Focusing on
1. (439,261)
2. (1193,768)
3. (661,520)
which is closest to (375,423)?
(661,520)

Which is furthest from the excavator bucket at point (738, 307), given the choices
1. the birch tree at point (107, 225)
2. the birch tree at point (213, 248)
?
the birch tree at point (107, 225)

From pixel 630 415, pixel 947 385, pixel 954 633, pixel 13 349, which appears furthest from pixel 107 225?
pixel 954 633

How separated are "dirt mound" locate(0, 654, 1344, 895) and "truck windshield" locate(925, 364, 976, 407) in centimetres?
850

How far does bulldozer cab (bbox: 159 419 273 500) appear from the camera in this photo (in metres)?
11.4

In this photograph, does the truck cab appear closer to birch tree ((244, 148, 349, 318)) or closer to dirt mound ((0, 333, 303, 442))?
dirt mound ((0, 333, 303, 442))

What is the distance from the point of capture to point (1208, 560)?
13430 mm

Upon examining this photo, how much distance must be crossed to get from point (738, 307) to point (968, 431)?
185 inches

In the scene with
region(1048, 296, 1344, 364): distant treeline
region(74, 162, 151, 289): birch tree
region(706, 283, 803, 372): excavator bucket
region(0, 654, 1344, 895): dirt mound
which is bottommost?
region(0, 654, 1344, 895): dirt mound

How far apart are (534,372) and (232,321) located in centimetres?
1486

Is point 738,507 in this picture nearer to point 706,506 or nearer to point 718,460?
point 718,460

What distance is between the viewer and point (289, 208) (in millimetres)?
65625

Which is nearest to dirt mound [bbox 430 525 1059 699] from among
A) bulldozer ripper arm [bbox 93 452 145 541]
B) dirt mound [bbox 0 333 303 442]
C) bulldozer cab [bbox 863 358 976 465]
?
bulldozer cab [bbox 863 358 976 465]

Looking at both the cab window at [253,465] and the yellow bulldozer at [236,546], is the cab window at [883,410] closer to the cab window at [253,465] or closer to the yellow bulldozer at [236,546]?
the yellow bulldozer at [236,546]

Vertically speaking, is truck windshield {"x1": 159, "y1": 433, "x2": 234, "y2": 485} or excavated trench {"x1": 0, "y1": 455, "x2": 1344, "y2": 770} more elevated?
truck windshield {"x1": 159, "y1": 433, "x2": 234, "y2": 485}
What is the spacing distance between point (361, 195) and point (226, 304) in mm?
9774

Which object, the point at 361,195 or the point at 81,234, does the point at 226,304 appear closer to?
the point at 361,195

^^^^

* _Aim_:
Can you lay out the records from the line containing "What is the spacing" through the end of the records as a two-column CSV with a header row of text and answer, one row per record, each value in a single quoted field with line breaks turned into spaces?

* _Written reply_:
text,answer
"What is the spacing distance between point (361, 195) and point (226, 304) in mm?","9774"
"Which object, the point at 361,195 or the point at 81,234, does the point at 226,304 appear closer to?","the point at 361,195"